Records from a dataset:
= = =

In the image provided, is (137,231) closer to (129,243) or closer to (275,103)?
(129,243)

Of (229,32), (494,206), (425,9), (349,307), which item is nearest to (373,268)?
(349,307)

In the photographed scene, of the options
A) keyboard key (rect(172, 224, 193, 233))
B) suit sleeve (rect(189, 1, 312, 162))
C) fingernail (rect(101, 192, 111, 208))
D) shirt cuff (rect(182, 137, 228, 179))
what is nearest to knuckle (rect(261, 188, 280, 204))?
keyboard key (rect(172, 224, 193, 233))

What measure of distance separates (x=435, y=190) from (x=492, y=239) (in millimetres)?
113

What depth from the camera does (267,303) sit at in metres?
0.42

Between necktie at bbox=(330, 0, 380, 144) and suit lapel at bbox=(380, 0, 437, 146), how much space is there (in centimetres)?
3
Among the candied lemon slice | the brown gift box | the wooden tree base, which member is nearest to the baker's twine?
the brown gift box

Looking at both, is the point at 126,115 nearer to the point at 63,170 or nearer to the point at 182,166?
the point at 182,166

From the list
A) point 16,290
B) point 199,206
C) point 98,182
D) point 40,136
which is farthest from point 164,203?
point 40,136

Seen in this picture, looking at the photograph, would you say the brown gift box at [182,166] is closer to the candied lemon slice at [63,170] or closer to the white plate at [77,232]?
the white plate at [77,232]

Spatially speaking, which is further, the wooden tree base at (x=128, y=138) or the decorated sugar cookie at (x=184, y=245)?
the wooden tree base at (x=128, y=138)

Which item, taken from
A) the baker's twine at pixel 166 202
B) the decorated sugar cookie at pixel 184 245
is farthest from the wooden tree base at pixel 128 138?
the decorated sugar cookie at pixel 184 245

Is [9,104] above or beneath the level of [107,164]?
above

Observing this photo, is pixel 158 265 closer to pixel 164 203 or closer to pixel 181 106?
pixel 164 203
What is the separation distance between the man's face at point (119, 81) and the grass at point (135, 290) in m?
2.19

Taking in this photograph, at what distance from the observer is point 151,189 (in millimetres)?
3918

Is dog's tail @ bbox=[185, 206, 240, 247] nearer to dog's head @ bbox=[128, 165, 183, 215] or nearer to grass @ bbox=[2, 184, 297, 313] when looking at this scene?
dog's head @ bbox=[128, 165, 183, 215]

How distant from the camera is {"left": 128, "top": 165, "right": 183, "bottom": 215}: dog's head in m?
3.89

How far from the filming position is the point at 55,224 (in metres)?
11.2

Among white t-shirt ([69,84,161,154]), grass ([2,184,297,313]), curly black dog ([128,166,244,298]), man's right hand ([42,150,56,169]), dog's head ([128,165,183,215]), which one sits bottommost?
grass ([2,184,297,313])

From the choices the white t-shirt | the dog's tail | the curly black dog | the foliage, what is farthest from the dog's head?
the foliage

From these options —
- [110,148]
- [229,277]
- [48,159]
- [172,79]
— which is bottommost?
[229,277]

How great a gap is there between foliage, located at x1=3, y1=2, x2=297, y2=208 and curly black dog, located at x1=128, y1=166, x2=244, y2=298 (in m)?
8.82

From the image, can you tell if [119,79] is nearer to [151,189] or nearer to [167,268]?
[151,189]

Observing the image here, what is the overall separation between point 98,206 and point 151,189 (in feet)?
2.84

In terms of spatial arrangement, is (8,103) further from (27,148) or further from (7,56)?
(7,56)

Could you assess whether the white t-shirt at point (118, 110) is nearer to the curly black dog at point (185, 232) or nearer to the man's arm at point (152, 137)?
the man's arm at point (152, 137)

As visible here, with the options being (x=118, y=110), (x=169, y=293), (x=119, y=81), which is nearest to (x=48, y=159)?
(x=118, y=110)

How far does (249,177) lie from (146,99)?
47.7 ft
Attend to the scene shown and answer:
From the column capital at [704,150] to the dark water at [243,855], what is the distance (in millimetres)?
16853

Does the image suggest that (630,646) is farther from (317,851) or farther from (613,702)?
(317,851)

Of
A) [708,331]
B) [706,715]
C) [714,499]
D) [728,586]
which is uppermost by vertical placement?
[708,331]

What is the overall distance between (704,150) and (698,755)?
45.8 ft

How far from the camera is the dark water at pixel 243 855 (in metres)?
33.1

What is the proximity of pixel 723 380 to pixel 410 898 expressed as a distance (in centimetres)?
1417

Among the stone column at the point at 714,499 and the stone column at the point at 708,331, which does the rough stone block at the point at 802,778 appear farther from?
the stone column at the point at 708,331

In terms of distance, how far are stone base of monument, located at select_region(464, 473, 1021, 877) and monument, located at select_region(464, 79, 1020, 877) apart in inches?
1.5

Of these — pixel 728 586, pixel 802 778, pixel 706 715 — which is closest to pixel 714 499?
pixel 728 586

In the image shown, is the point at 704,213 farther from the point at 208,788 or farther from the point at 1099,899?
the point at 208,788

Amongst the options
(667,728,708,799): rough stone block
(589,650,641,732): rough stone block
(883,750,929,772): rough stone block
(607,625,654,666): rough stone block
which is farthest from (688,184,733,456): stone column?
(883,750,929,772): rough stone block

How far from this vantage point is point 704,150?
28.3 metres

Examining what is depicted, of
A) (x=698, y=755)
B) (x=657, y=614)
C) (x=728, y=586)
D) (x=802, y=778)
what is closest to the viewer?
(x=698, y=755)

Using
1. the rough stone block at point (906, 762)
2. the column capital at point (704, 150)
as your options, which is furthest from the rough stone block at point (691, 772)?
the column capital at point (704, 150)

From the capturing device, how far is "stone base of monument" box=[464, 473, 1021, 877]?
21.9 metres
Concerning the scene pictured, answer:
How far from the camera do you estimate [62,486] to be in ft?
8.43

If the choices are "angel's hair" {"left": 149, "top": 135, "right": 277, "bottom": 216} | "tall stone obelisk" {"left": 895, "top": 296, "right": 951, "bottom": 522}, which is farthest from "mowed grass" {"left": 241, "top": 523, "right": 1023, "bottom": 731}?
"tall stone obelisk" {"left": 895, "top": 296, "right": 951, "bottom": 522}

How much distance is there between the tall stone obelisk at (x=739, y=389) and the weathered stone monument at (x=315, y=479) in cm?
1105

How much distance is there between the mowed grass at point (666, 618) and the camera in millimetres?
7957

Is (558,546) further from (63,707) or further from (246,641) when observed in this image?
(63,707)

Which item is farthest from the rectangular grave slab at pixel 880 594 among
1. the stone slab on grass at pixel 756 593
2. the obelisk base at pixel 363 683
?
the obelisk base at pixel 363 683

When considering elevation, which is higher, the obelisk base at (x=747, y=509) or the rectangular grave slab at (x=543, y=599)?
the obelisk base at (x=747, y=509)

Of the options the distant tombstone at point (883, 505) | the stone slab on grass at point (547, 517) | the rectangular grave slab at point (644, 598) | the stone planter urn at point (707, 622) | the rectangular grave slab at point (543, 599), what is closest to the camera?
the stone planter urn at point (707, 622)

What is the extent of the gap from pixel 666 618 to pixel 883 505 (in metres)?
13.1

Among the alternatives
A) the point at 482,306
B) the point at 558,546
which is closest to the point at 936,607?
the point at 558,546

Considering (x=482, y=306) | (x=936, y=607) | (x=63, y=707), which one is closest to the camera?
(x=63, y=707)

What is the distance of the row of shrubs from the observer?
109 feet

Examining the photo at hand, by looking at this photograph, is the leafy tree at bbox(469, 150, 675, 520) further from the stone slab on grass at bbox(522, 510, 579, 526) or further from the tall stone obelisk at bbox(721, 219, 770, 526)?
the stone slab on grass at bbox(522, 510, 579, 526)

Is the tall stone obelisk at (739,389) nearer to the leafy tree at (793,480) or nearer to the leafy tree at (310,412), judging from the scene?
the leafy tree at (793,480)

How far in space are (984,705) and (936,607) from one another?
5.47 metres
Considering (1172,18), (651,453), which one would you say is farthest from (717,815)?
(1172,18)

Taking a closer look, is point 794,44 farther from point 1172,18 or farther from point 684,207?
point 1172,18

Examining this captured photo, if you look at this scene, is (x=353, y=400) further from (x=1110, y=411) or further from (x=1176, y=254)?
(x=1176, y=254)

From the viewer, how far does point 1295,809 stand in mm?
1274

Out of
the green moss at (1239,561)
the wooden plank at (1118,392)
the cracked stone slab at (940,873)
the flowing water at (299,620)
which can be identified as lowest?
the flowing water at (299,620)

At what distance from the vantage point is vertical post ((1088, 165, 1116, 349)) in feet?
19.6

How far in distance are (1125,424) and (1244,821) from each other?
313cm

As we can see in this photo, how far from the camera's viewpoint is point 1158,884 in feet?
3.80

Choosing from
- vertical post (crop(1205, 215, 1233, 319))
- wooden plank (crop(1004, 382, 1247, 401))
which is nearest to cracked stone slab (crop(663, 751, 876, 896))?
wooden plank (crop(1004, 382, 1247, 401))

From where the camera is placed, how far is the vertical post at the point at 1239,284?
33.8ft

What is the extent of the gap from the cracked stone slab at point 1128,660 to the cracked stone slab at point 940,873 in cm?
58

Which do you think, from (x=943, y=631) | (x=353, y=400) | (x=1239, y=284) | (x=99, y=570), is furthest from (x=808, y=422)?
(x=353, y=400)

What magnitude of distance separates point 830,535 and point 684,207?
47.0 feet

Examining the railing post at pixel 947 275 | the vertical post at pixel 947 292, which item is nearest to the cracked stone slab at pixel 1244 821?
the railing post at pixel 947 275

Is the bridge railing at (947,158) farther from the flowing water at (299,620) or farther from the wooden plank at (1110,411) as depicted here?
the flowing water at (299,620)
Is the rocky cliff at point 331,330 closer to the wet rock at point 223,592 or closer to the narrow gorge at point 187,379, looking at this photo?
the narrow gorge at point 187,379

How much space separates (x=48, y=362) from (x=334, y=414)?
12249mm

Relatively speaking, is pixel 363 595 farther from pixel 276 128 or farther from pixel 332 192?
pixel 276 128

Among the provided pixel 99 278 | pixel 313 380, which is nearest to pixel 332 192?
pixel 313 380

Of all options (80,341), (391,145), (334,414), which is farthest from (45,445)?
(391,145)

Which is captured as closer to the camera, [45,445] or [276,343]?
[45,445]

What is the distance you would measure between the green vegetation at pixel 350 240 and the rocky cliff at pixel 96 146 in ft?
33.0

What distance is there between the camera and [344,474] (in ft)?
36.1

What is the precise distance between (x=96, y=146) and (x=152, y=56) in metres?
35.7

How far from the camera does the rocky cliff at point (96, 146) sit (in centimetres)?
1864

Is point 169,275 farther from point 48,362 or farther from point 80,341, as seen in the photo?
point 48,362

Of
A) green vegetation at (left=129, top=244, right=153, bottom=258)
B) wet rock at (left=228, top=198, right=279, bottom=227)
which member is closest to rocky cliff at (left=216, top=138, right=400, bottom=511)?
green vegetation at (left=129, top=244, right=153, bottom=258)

= = =

## Required task
Repeat only the stretch of lines that begins at the line containing "What magnitude of" and ends at the last line above, both included.

## Response to the exercise
What magnitude of distance separates point 830,535 and point 684,207?
47.0 feet

Examining the railing post at pixel 947 275 | the vertical post at pixel 947 292, which item is nearest to the cracked stone slab at pixel 1244 821?
the railing post at pixel 947 275

Is the bridge railing at (947,158) farther from the flowing water at (299,620) or farther from the wooden plank at (1110,411) as depicted here?
the flowing water at (299,620)
Is the rocky cliff at point 331,330 closer to the wet rock at point 223,592 or closer to the narrow gorge at point 187,379, looking at this photo?
the narrow gorge at point 187,379

How much space separates (x=48, y=362) from (x=334, y=414)?
12249mm

Relatively speaking, is pixel 363 595 farther from pixel 276 128 or farther from pixel 332 192?
pixel 276 128

Among the provided pixel 99 278 | pixel 313 380, which is nearest to pixel 332 192?
pixel 313 380

Of all options (80,341), (391,145), (334,414), which is farthest from (45,445)?
(391,145)

Which is captured as closer to the camera, [45,445] or [276,343]?
[45,445]

What is the distance you would measure between the green vegetation at pixel 350 240 and the rocky cliff at pixel 96 146 in ft?
33.0

What distance is there between the camera and [344,474] (in ft)?
36.1

What is the precise distance between (x=96, y=146) and (x=152, y=56) in metres?
35.7

How far from the camera does the rocky cliff at point (96, 146) sit (in centimetres)?
1864

Is point 169,275 farther from point 48,362 or farther from point 80,341, as seen in the photo?
point 48,362

Of
A) green vegetation at (left=129, top=244, right=153, bottom=258)
B) wet rock at (left=228, top=198, right=279, bottom=227)
which member is closest to rocky cliff at (left=216, top=138, right=400, bottom=511)?
green vegetation at (left=129, top=244, right=153, bottom=258)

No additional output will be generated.